For an n-bit field, the unsigned representation is $$u = ((x \bmod 2^n) + 2^n) \bmod 2^n.$$ This wraps negative numbers around: in 8 bits, -5 becomes \(256 - 5 = 251\), whose binary is 11111011. To decode a pattern back to a signed value, check the most significant bit (MSB): if it is 1 (i.e. \(u \geq 2^{n-1}\)), the value is \(u - 2^n\); otherwise it is simply \(u\). An equivalent way to negate is to invert all bits and add one: \(\sim x + 1\).

Number line showing unsigned values wrapping into signed positive and negative ranges
Values at or above \(2^{n-1}\) wrap to negative; the upper unsigned half maps to negative signed numbers.

Worked example

Convert −5 to 8-bit two's complement. Step 1: \(2^8 = 256\). Step 2: $$u = ((-5 \bmod 256) + 256) \bmod 256 = 251.$$ Step 3: 251 in binary is 11111011. Since the MSB is 1, the signed value is \(251 - 256 = -5\), confirming the conversion.

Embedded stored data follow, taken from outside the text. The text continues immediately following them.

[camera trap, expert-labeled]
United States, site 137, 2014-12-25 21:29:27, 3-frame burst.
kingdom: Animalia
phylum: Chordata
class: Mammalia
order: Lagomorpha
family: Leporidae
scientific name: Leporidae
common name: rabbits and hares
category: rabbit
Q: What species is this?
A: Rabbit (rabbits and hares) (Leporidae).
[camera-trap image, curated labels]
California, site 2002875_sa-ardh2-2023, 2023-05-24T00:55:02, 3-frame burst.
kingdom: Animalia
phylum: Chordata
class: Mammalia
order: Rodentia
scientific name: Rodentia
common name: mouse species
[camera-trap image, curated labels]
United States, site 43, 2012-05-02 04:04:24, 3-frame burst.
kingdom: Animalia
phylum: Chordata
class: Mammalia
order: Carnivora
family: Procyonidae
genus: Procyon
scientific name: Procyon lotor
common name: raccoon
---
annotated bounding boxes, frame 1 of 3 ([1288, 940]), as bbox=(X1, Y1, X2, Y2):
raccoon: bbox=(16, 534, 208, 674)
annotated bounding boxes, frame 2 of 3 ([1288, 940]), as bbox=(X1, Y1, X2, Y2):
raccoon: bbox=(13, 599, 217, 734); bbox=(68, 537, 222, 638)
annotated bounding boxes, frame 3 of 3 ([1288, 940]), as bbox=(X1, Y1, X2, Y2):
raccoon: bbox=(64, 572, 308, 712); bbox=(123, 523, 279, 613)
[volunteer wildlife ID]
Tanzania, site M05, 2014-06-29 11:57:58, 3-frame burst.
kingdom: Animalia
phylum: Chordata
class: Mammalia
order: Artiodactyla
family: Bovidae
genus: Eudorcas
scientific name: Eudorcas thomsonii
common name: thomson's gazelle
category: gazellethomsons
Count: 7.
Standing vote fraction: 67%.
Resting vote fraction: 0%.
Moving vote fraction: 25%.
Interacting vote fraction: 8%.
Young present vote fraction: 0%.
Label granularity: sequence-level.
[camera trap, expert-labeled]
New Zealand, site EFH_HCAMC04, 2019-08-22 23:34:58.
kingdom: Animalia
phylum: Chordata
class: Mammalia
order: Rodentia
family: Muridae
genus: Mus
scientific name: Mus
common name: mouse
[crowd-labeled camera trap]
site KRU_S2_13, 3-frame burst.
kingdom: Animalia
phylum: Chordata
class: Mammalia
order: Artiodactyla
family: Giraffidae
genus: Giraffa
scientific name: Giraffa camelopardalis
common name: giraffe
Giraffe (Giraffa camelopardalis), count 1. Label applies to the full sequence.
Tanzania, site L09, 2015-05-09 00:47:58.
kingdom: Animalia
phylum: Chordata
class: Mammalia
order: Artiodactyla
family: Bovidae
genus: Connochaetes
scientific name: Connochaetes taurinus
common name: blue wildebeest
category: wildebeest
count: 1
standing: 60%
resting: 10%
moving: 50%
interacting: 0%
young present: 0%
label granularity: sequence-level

Step diagram converting a negative decimal to two's complement binary
Two's complement of a negative value: invert the bits of the magnitude, then add one.

FAQ

What if my number is too big for the bit width? It wraps (overflows) modulo \(2^n\), exactly as hardware would. For example 300 in 8 bits becomes \(300 - 256 = 44\).

Why does the unsigned value differ from the signed value? The same bits can be read two ways. Unsigned reads all bits as positive; signed treats the top bit as a negative weight.

Does this handle 64-bit? This tool supports up to 32-bit common widths to keep results within safe precision.